It took about 19 minutes from the time Xiaoge initiated the request to ask for the API key.
My guess is that if the lag is caused by them running a lot of prompts in the background, then the lag should speed up over time.
Because they can later access dedicated GPUs or work with Claude or OpenAI to lower latency (presumably GPT-4 or Claude Opus).
Devin first made a plan.
In the upper right corner, the user can switch the "Follow" state, so that the user can automatically move the screen to the #Devincurrently activated tab.
The little brother did not turn on the following state because he wanted to observe changes in various positions at any time.
The planner will keep updated with the current task at any time.
Shell looks no different from an ordinary Shell, but it’s really fun to use!
Devin will open multiple shells during the work process. At the bottom of the shell, the user can drag the blue slider to view the commands written by Devin.
The picture below is the non-rendered content of the chessboard when trying to debug it.
At the same time, the little brother asked it to perform another data analysis task.
My brother asked Devin to "create a map of Antarctica's sea water temperatures over the past fifty years."
Regarding this request, I think there are two aspects that may be challenging:
Devin reads readme files smartly like a good programmer and also performs some basic EDA to understand the data structure.
The data is actually an ascii file, which I find a bit strange.
When I click on one of the steps in the dialog "Debug Python Script...", it will open the code library section related to that step, so you can track a specific What happens at a point in time.
What I am more worried about is that if it is not necessary to ask for the API key, Devin seems to be unable to stop coding.
So he tried to see if he could change the request he made before or specify something else, interrupting Devin's coding process.
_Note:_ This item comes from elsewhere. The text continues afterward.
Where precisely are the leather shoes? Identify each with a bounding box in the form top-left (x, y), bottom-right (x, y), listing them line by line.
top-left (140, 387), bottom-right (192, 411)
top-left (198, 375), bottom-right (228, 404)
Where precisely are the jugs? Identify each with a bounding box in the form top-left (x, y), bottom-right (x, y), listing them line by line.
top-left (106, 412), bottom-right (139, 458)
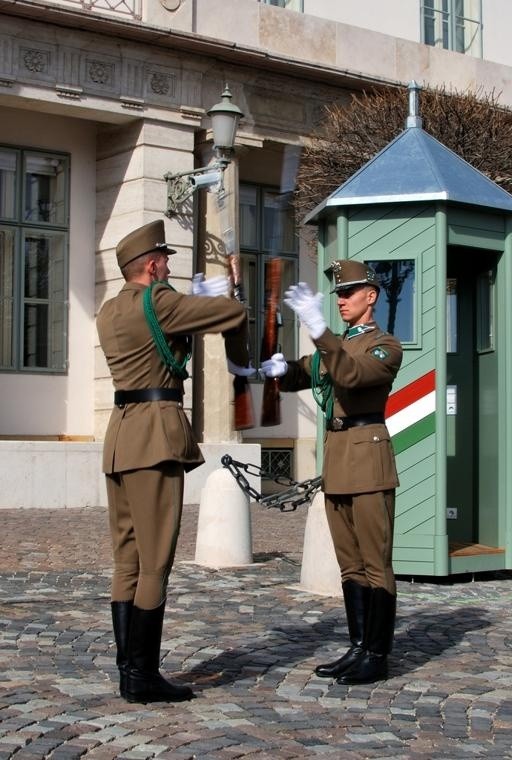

Because most users may change their minds or have something new they want to add to the system when coding, it is necessary to be able to handle this situation of.
This is a screenshot during the encoding process:
The browser interface is presented as follows:
Then the little brother mentioned another requirement for the data visualization task, asking the system to set high temperature to blue and low temperature to red.
In order not to interrupt the coding process, it seems that Devin started another working thread to record the temporary request of the brother.
Finally, Devin deployed the APP to Netlify, and an application was already online.
Link to the webpage: https://t.co/wTbtz2waDn
Just like human writing The same as the program, the first version must have bugs.
Because what I requested was the temperature record of Antarctica, it seemed that it was somewhat difficult for Devin to understand.
So I changed the requested location to North America.
The little brother did not give the results of Devin’s modification of the bug, just a preliminary summary Experience using the first website developed with Devin.
Let’s talk about the advantages first:
Devin has done a good job in productization, he has given The user experience is a complete product rather than just a simple dialog box.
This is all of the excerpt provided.